What you have to do: For the entries below, say how many lines include the word "Malawi" and add nothing else.
****************************************
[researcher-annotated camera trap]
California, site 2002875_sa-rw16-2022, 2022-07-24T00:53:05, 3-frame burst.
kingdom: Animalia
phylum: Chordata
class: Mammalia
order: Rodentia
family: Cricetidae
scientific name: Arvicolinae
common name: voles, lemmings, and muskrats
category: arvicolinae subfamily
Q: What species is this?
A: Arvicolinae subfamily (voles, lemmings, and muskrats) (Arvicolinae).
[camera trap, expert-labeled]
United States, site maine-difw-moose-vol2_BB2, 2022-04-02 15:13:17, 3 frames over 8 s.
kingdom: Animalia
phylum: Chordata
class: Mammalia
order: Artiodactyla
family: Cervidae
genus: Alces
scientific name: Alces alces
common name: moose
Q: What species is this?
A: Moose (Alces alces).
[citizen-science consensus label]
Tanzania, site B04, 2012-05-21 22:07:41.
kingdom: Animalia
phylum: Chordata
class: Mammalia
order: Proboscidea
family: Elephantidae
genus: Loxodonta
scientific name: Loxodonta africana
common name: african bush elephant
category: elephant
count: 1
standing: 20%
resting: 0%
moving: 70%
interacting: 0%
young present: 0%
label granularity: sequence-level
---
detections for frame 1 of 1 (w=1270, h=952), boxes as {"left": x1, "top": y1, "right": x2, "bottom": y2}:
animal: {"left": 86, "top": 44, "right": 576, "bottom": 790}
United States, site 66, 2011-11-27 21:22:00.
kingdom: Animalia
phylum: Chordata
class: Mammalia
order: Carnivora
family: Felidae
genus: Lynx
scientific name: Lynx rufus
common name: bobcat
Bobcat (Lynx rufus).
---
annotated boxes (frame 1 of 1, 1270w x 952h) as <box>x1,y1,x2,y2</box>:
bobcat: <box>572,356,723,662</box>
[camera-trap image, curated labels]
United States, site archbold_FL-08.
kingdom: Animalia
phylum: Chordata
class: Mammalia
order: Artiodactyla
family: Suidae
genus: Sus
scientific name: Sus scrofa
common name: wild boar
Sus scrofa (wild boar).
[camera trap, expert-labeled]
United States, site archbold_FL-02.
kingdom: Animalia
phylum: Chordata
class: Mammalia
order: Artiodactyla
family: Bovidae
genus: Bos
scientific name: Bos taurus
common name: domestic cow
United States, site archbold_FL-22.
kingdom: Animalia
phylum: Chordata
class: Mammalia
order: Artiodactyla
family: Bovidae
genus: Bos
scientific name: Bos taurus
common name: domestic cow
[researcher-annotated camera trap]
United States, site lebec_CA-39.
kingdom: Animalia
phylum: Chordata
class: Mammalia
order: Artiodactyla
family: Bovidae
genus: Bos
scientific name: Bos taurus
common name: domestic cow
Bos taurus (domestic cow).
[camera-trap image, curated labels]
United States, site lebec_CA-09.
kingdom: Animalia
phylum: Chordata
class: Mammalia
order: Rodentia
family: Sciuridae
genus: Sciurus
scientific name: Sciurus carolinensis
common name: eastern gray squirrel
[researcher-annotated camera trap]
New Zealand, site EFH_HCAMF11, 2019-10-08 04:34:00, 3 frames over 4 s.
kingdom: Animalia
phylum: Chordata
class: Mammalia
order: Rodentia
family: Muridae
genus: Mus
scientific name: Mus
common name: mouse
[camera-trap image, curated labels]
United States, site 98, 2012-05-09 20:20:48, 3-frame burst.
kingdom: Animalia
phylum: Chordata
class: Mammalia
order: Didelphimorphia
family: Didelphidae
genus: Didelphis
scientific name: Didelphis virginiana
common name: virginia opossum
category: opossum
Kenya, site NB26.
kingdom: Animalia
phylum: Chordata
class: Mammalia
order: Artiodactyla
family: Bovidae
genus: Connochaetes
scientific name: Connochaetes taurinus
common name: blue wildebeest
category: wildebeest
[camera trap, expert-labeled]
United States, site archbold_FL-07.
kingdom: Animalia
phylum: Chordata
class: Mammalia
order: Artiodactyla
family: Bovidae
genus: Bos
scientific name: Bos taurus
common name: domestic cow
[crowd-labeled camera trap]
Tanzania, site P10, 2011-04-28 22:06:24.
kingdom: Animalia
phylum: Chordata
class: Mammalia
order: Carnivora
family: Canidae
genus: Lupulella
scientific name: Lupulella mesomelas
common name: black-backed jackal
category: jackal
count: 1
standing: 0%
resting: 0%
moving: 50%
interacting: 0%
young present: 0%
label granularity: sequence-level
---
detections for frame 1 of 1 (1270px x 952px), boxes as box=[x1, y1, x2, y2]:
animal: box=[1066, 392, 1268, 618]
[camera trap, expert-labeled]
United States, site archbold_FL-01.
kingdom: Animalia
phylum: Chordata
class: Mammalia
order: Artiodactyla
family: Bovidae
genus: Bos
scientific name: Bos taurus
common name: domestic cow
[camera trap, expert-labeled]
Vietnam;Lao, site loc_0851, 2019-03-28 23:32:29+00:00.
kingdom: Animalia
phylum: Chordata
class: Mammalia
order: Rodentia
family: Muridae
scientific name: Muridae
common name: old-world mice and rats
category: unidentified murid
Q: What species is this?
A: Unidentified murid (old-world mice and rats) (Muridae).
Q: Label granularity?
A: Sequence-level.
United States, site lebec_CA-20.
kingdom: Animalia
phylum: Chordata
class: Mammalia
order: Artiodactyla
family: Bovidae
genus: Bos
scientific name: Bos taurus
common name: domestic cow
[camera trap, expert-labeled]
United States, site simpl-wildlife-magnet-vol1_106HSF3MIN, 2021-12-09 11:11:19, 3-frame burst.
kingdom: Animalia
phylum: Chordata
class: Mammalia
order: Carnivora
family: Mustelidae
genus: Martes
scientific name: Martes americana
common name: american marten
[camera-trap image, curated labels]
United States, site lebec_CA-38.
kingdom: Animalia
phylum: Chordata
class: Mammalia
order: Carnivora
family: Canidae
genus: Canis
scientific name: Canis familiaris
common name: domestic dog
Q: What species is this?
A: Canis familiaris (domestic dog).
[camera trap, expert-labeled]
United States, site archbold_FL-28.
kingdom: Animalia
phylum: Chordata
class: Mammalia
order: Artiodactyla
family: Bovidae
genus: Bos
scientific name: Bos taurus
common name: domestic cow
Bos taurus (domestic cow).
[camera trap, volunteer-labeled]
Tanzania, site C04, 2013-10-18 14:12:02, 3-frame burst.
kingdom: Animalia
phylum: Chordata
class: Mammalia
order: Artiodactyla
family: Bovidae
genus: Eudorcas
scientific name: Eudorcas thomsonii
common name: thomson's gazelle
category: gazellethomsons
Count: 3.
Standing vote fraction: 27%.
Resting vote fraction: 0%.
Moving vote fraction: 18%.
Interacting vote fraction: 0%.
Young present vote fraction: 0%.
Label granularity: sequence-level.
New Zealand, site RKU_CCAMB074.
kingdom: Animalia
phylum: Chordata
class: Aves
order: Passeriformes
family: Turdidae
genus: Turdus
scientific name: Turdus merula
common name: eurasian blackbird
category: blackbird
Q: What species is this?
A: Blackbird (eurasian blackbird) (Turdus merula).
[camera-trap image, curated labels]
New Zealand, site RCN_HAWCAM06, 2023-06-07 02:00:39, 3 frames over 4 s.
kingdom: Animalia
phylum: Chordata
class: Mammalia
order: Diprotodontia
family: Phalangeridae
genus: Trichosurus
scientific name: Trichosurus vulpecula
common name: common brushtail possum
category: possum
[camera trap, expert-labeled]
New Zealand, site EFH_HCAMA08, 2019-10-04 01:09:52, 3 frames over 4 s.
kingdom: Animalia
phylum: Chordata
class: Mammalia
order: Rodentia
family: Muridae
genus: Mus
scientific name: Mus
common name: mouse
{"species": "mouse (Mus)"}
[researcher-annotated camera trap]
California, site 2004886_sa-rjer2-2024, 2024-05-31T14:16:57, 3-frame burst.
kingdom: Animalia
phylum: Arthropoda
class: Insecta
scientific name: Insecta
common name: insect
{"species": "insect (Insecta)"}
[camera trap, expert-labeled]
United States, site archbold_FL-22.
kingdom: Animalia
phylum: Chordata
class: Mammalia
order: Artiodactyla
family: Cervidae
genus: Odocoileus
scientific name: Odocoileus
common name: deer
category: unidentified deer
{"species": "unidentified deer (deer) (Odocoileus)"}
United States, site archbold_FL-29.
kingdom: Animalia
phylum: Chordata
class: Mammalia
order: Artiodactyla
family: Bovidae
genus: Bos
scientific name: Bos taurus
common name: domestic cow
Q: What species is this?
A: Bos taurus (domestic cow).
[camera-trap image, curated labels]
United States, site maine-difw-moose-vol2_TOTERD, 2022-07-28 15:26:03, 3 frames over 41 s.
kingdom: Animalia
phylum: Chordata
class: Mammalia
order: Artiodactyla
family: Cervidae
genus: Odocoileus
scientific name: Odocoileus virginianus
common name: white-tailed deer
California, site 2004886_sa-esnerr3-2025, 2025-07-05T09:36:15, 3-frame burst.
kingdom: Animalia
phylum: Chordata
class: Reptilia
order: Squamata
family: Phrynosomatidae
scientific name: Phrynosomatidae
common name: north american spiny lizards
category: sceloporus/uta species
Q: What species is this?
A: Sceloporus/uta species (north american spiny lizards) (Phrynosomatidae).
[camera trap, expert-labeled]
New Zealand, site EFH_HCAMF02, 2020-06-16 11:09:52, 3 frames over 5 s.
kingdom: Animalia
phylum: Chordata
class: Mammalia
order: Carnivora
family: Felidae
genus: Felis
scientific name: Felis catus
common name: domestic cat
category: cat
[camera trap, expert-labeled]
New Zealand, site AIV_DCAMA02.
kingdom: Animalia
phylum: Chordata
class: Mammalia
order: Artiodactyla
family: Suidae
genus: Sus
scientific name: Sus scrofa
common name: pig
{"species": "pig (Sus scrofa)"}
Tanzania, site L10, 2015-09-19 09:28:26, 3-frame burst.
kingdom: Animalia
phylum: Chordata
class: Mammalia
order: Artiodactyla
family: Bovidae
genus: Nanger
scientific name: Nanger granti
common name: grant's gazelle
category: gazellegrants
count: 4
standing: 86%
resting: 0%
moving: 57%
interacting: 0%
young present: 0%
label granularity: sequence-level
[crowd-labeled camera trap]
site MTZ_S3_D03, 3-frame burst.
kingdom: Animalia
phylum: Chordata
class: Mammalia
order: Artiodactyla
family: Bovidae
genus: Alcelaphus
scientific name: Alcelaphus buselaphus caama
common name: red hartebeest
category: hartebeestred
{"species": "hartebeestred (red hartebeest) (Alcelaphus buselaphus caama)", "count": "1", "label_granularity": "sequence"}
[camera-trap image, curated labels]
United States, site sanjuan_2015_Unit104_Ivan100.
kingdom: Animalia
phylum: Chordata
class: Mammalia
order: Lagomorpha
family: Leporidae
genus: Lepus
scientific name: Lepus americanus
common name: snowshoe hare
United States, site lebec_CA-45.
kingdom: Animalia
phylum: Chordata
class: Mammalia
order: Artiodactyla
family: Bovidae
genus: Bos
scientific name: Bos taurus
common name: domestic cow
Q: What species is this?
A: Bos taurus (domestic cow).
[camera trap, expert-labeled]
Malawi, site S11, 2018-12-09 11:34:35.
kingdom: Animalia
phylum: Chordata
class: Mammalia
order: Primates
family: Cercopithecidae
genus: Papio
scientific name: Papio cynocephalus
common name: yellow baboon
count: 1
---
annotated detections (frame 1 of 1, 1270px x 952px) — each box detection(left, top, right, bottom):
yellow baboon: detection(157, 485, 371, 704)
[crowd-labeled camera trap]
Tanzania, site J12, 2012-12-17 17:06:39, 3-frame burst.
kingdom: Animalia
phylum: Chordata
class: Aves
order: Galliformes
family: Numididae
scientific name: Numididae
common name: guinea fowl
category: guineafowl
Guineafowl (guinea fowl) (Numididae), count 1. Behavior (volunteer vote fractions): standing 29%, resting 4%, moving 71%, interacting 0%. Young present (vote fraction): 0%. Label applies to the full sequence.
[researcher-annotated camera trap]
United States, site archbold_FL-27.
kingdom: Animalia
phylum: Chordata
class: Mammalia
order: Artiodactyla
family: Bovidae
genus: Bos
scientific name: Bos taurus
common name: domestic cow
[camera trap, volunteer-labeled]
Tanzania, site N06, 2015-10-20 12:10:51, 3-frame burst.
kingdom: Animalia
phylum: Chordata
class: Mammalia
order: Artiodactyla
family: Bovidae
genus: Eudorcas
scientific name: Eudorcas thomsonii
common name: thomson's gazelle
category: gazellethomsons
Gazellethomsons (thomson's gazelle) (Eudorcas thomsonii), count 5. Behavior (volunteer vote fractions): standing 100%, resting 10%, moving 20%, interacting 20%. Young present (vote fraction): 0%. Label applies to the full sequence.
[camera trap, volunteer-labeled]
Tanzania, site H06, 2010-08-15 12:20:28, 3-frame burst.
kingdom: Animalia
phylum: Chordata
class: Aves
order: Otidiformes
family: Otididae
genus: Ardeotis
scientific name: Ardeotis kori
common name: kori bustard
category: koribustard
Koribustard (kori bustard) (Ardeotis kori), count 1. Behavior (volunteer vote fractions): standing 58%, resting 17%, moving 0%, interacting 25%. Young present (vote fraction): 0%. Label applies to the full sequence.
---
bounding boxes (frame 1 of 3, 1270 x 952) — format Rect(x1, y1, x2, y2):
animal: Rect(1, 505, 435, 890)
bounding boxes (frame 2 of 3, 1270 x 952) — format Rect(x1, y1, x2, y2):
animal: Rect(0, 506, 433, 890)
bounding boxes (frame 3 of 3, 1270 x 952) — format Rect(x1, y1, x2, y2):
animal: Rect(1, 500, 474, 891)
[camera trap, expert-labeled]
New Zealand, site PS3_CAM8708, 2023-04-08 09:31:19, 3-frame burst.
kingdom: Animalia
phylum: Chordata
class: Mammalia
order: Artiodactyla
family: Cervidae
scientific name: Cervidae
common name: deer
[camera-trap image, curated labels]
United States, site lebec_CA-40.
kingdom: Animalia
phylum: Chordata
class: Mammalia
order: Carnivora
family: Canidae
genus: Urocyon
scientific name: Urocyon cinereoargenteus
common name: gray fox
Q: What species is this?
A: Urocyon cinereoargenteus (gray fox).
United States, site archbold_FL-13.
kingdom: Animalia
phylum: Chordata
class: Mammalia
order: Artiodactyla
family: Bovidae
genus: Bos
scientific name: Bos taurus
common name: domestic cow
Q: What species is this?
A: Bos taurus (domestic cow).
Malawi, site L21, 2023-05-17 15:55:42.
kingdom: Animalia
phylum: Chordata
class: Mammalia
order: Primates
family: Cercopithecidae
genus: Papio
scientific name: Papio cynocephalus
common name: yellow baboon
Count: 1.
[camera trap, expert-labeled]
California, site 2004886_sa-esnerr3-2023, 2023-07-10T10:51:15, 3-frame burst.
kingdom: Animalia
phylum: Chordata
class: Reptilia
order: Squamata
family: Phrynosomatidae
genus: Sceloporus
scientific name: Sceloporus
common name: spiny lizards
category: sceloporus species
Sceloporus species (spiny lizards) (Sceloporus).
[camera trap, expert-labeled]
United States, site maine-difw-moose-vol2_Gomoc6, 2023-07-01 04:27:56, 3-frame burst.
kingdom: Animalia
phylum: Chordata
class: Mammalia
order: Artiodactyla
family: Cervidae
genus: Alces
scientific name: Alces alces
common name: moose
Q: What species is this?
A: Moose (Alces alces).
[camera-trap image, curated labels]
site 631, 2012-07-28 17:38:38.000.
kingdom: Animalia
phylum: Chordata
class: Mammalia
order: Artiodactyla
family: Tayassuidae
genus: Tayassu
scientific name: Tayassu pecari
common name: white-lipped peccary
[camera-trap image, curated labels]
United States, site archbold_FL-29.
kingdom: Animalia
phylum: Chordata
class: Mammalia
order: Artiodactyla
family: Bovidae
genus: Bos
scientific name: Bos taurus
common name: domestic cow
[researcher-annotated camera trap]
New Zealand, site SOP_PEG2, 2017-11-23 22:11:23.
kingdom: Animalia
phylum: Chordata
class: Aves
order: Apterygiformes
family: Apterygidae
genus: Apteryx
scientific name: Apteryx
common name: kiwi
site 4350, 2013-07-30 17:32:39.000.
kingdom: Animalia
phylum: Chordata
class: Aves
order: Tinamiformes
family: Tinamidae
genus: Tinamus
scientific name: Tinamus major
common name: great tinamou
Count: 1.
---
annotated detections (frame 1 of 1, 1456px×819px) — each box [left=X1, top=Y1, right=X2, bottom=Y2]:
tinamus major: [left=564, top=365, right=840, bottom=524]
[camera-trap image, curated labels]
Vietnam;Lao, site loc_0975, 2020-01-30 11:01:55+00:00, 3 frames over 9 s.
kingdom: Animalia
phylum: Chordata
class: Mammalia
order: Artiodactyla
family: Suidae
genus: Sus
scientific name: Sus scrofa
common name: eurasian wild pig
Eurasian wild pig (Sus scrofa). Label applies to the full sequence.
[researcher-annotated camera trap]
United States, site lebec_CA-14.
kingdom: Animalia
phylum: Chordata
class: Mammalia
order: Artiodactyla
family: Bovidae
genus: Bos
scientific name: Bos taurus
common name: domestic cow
****************************************
Task solution: 2